И потребовал решительно:
— Веди! Я эту историю так не оставлю.
Пока мы брели по жаре по убитым плотным пескам, Агафон, не замолкая ни на минуту, в гроб и в ночь клял тяжкую жизнь на островах, всех шалых собак и коров-придурков. Вот были у него две дворняги, безродные, как полагается, даже без кличек, как, кстати, и корова, но при них, при собаках, у него и жизнь по-другому шла. Он даже в бамбуки уходил без «Селги». Но однажды, еще до нашего прихода, дворняги куда-то смотались, и с тех пор ни духу о них, ни слуху.
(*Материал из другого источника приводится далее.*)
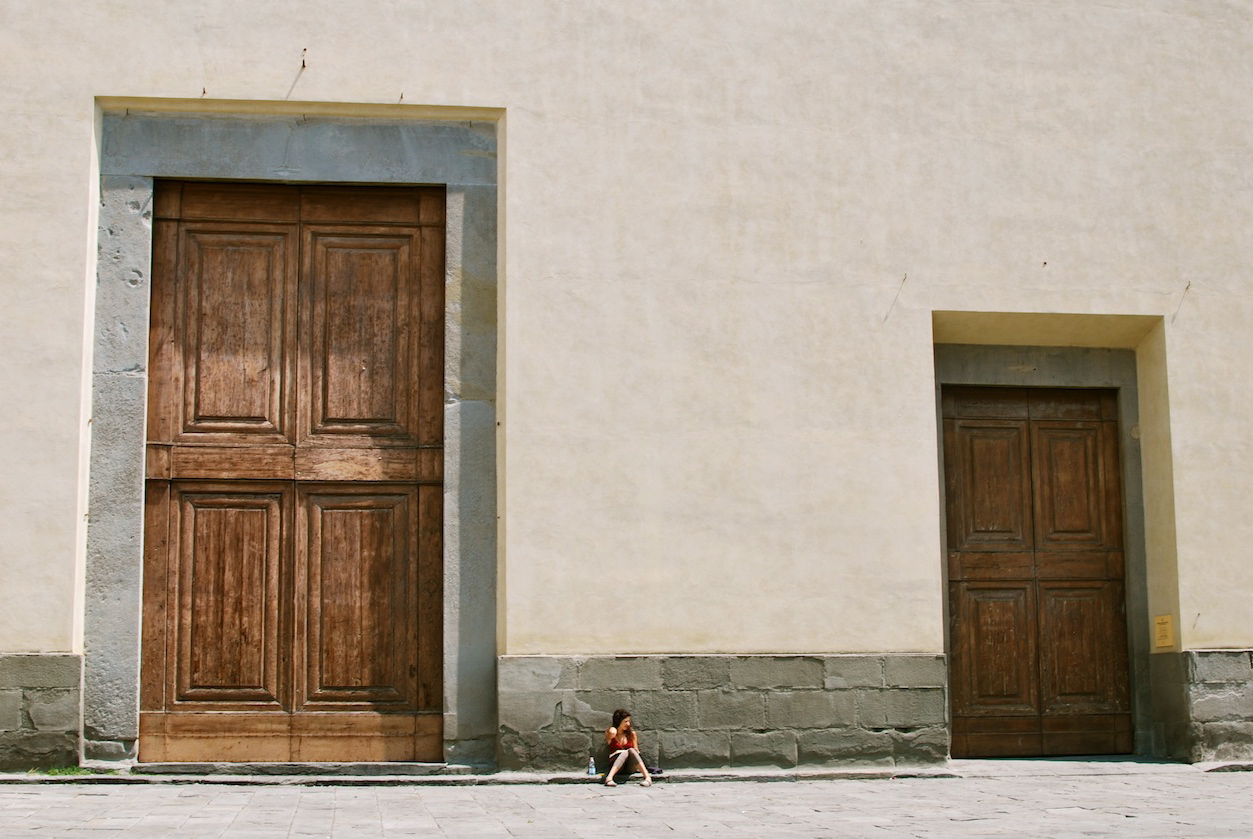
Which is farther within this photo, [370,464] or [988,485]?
[988,485]

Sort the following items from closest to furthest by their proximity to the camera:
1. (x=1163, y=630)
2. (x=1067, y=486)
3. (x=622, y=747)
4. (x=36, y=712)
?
(x=36, y=712) → (x=622, y=747) → (x=1163, y=630) → (x=1067, y=486)

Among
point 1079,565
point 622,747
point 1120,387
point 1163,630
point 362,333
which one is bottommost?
point 622,747

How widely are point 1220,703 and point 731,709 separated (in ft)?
11.8

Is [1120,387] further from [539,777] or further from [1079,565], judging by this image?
[539,777]

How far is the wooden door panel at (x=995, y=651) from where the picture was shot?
465 inches

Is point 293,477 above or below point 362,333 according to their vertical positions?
below

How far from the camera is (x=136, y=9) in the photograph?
1091 centimetres

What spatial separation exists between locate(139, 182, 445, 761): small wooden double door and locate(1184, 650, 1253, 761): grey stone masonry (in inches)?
213

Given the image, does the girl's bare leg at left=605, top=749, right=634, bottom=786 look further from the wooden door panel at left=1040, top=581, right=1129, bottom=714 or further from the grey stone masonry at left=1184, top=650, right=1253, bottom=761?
the grey stone masonry at left=1184, top=650, right=1253, bottom=761

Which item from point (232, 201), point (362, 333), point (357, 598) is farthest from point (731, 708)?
point (232, 201)

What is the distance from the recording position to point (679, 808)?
930 cm

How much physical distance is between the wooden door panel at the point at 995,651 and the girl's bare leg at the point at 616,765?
110 inches

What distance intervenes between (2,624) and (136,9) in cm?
424

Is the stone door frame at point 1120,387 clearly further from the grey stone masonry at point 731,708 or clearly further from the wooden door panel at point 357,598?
the wooden door panel at point 357,598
— Да ну, — не верил Сказкин. — Зверь хорошего человека не бросит. Я о зверье, Агафон, все знаю — конюхом был. Просто ты запустил свой участок, Агафон, чертом на берегу попахивает.
Но попахивало не чертом, а водорослями, гнилью, йодом. Душной сыростью попахивало. Длинные перфорированные листья ламинарий скользко путались под ногами, туманно отсвечивали на песке влажные луны медуз, голотурии валялись как полопавшиеся сардельки.
— Вот… — шепотом сказал Сказкин.
Песчаная отмель, на которую мы вышли, выглядела так, будто тут специально устроили бойню. Куски раздробленных белых костей, обесцвеченные водой обрывки мяса и шкуры. Печально торчал из воды острый рог. Вокруг коровьей головы суматошно возились крабы. Некоторые, нажравшись, сидели в стороне, огорченно помахивали клешнями — вот, дескать, и в пасть-то уже ничего не лезет.
Полосу белого пляжа, такого низкого, что, поднимись вода на сантиметр, и его затопило бы целиком, тяжело, мерно подпирал океан — белесый вблизи, темный на горизонте, где воды его смыкались с обесцвеченным небом.
Ни души.
Лишь вдалеке, там, откуда мы пришли, вился дымок над домиком Агафона.
Небо, тишь, ленивый накат, равнодушие бамбуков. И океан, великий, как смирение.
— Осиротили! — вскричал Агафон, вступая в мягко всасывающуюся в песок воду.
Мы невольно замерли.
Показалось: сейчас вскинется над берегом липкое щупальце осьминога, сейчас рванется оно под небо, зависнет в воздухе и одним движением вырвет из мира грешного сироту Агафона Мальцева.
Но ничего не случилось.
Страшно ругаясь, Агафон шугнул крабов, выловил из воды тяжелую голову. Он уже понял, не Сказкин тут виноват, не под силу Сказкину такое. Видно, тут впрямь вмешалось то таинственное и грозное, что бывалые моряки всех стран так и определяют: «акт оф готт» — действие бога.